>> START DATA FOR THE TASK

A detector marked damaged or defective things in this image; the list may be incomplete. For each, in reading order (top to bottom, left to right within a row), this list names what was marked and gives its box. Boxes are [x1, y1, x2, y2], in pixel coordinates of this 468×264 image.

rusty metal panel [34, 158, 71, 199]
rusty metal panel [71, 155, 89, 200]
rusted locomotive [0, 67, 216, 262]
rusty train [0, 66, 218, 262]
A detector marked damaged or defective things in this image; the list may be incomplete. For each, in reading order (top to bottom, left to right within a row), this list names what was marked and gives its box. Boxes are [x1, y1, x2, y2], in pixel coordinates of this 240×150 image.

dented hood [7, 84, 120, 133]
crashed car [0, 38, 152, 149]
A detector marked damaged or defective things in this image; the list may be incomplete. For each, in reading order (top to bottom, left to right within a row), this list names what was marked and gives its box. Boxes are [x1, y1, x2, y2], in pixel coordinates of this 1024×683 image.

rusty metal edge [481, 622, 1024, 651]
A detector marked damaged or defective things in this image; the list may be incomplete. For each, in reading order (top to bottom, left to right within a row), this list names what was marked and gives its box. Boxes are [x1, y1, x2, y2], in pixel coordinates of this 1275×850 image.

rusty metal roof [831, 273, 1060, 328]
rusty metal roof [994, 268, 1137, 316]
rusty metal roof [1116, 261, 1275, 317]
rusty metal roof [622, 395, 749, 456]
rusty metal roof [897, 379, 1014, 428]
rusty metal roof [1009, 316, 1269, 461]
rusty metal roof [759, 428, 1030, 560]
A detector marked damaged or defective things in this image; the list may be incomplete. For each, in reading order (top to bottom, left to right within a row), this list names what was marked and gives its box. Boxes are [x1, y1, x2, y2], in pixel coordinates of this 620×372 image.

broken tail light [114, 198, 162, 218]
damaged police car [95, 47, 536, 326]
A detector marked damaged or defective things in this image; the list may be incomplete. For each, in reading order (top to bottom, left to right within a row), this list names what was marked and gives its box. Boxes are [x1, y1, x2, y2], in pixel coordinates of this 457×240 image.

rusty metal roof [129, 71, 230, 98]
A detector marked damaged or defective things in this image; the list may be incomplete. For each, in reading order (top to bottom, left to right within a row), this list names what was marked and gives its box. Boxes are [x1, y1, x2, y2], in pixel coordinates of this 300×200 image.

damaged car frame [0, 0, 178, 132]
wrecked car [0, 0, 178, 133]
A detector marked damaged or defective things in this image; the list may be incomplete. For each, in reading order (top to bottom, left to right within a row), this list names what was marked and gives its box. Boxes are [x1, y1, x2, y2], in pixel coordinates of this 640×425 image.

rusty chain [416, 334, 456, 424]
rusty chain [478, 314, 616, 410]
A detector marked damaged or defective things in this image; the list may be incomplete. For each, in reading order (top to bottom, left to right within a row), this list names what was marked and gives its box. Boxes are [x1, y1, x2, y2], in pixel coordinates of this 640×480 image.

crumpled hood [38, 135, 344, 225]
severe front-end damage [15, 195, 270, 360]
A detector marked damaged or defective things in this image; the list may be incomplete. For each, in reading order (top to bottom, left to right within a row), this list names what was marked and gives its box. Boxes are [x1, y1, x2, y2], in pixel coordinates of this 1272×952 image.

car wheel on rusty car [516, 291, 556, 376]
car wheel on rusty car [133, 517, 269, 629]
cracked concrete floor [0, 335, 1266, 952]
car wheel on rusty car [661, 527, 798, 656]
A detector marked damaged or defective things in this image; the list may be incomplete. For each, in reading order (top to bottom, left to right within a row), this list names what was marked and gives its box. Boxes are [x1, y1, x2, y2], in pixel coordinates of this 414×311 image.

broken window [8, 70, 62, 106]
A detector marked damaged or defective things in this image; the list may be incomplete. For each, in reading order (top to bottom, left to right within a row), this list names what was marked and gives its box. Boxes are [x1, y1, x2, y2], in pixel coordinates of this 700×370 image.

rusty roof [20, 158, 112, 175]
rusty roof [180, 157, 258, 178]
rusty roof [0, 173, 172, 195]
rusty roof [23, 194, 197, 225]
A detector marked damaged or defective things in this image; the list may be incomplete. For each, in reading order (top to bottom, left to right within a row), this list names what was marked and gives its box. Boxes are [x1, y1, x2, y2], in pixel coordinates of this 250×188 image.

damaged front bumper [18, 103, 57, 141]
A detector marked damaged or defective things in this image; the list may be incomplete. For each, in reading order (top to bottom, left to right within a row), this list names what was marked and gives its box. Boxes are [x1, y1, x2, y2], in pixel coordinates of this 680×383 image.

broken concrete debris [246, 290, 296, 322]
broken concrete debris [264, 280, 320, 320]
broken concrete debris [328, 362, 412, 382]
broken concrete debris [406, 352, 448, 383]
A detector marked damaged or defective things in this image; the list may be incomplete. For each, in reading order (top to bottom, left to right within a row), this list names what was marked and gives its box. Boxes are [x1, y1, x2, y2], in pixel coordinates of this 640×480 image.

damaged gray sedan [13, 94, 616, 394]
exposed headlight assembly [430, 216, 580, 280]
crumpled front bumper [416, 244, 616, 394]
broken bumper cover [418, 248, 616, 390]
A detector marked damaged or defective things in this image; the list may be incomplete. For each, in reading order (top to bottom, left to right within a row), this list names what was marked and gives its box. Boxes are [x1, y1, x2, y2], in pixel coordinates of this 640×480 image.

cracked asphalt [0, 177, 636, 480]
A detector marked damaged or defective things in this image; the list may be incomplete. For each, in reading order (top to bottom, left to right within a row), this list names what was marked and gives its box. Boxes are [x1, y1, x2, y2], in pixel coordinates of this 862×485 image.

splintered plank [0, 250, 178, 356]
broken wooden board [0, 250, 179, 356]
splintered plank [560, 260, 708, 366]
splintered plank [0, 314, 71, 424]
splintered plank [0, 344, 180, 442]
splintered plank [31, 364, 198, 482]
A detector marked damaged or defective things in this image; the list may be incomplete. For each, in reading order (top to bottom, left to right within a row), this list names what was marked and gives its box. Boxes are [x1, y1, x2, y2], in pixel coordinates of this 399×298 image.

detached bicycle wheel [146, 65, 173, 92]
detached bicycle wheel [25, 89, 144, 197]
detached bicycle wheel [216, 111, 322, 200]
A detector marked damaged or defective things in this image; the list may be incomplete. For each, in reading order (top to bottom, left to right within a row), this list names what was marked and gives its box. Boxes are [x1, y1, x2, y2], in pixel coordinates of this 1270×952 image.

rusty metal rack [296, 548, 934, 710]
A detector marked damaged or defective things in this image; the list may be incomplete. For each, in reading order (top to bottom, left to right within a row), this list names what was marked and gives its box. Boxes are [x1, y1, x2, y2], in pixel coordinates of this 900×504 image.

>> END DATA FOR THE TASK

→ PROBLEM DETAILS
Quote every line of the records above, character for character and with nothing altered.

→ WORKED SOLUTION
A detector marked damaged or defective things in this image; the list may be incomplete. For each, in reading order (top to bottom, left to right within a row), this list names what was marked and gives its box. Boxes are [x1, y1, x2, y2], in pixel coordinates of this 468×264 image.

rusty metal panel [34, 158, 71, 199]
rusty metal panel [71, 155, 89, 200]
rusted locomotive [0, 67, 216, 262]
rusty train [0, 66, 218, 262]
A detector marked damaged or defective things in this image; the list may be incomplete. For each, in reading order (top to bottom, left to right within a row), this list names what was marked and gives its box. Boxes are [x1, y1, x2, y2], in pixel coordinates of this 240×150 image.

dented hood [7, 84, 120, 133]
crashed car [0, 38, 152, 149]
A detector marked damaged or defective things in this image; the list may be incomplete. For each, in reading order (top to bottom, left to right within a row), this list names what was marked and gives its box. Boxes are [x1, y1, x2, y2], in pixel coordinates of this 1024×683 image.

rusty metal edge [481, 622, 1024, 651]
A detector marked damaged or defective things in this image; the list may be incomplete. For each, in reading order (top to bottom, left to right within a row), this list names what was marked and gives its box. Boxes are [x1, y1, x2, y2], in pixel coordinates of this 1275×850 image.

rusty metal roof [831, 273, 1060, 328]
rusty metal roof [994, 268, 1137, 316]
rusty metal roof [1116, 261, 1275, 317]
rusty metal roof [622, 395, 749, 456]
rusty metal roof [897, 379, 1014, 428]
rusty metal roof [1009, 316, 1269, 461]
rusty metal roof [759, 428, 1030, 560]
A detector marked damaged or defective things in this image; the list may be incomplete. For each, in reading order (top to bottom, left to right within a row), this list names what was marked and gives its box. Boxes are [x1, y1, x2, y2], in pixel coordinates of this 620×372 image.

broken tail light [114, 198, 162, 218]
damaged police car [95, 47, 536, 326]
A detector marked damaged or defective things in this image; the list may be incomplete. For each, in reading order (top to bottom, left to right within a row), this list names what was marked and gives its box. Boxes are [x1, y1, x2, y2], in pixel coordinates of this 457×240 image.

rusty metal roof [129, 71, 230, 98]
A detector marked damaged or defective things in this image; the list may be incomplete. For each, in reading order (top to bottom, left to right within a row), this list names what was marked and gives its box. Boxes are [x1, y1, x2, y2], in pixel coordinates of this 300×200 image.

damaged car frame [0, 0, 178, 132]
wrecked car [0, 0, 178, 133]
A detector marked damaged or defective things in this image; the list may be incomplete. For each, in reading order (top to bottom, left to right within a row), this list names what was marked and gives its box. Boxes are [x1, y1, x2, y2], in pixel coordinates of this 640×425 image.

rusty chain [416, 334, 456, 424]
rusty chain [478, 314, 616, 410]
A detector marked damaged or defective things in this image; the list may be incomplete. For each, in reading order (top to bottom, left to right within a row), this list names what was marked and gives its box. Boxes are [x1, y1, x2, y2], in pixel coordinates of this 640×480 image.

crumpled hood [38, 135, 344, 225]
severe front-end damage [15, 195, 270, 360]
A detector marked damaged or defective things in this image; the list may be incomplete. For each, in reading order (top to bottom, left to right within a row), this list names what was marked and gives its box. Boxes are [x1, y1, x2, y2], in pixel coordinates of this 1272×952 image.

car wheel on rusty car [516, 291, 556, 376]
car wheel on rusty car [133, 517, 269, 629]
cracked concrete floor [0, 335, 1266, 952]
car wheel on rusty car [661, 527, 798, 656]
A detector marked damaged or defective things in this image; the list may be incomplete. For each, in reading order (top to bottom, left to right within a row), this list names what was marked and gives its box. Boxes are [x1, y1, x2, y2], in pixel coordinates of this 414×311 image.

broken window [8, 70, 62, 106]
A detector marked damaged or defective things in this image; the list may be incomplete. For each, in reading order (top to bottom, left to right within a row), this list names what was marked and gives its box. Boxes are [x1, y1, x2, y2], in pixel coordinates of this 700×370 image.

rusty roof [20, 158, 112, 175]
rusty roof [180, 157, 258, 178]
rusty roof [0, 173, 172, 195]
rusty roof [23, 194, 197, 225]
A detector marked damaged or defective things in this image; the list may be incomplete. For each, in reading order (top to bottom, left to right within a row), this list names what was marked and gives its box. Boxes are [x1, y1, x2, y2], in pixel coordinates of this 250×188 image.

damaged front bumper [18, 103, 57, 141]
A detector marked damaged or defective things in this image; the list may be incomplete. For each, in reading order (top to bottom, left to right within a row), this list names what was marked and gives its box. Boxes are [x1, y1, x2, y2], in pixel coordinates of this 680×383 image.

broken concrete debris [246, 290, 296, 322]
broken concrete debris [264, 280, 320, 320]
broken concrete debris [328, 362, 412, 382]
broken concrete debris [406, 352, 448, 383]
A detector marked damaged or defective things in this image; the list may be incomplete. For each, in reading order (top to bottom, left to right within a row), this list names what was marked and gives its box. Boxes are [x1, y1, x2, y2], in pixel coordinates of this 640×480 image.

damaged gray sedan [13, 94, 616, 394]
exposed headlight assembly [430, 216, 580, 280]
crumpled front bumper [416, 244, 616, 394]
broken bumper cover [418, 248, 616, 390]
A detector marked damaged or defective things in this image; the list may be incomplete. For each, in reading order (top to bottom, left to right within a row), this list names what was marked and gives its box. Boxes are [x1, y1, x2, y2], in pixel coordinates of this 640×480 image.

cracked asphalt [0, 177, 636, 480]
A detector marked damaged or defective things in this image; the list may be incomplete. For each, in reading order (top to bottom, left to right within a row), this list names what was marked and gives its box. Boxes are [x1, y1, x2, y2], in pixel coordinates of this 862×485 image.

splintered plank [0, 250, 178, 356]
broken wooden board [0, 250, 179, 356]
splintered plank [560, 260, 708, 366]
splintered plank [0, 314, 71, 424]
splintered plank [0, 344, 180, 442]
splintered plank [31, 364, 198, 482]
A detector marked damaged or defective things in this image; the list may be incomplete. For each, in reading order (top to bottom, left to right within a row), this list names what was marked and gives its box. Boxes are [x1, y1, x2, y2], in pixel coordinates of this 399×298 image.

detached bicycle wheel [146, 65, 173, 92]
detached bicycle wheel [25, 89, 144, 197]
detached bicycle wheel [216, 111, 322, 200]
A detector marked damaged or defective things in this image; the list may be incomplete. For each, in reading order (top to bottom, left to right within a row), this list names what was marked and gives its box. Boxes are [x1, y1, x2, y2], in pixel coordinates of this 1270×952 image.

rusty metal rack [296, 548, 934, 710]
A detector marked damaged or defective things in this image; the list may be incomplete. For each, in reading order (top to bottom, left to right within a row), this list names what was marked and gives its box. Boxes are [x1, y1, x2, y2], in pixel coordinates of this 900×504 image.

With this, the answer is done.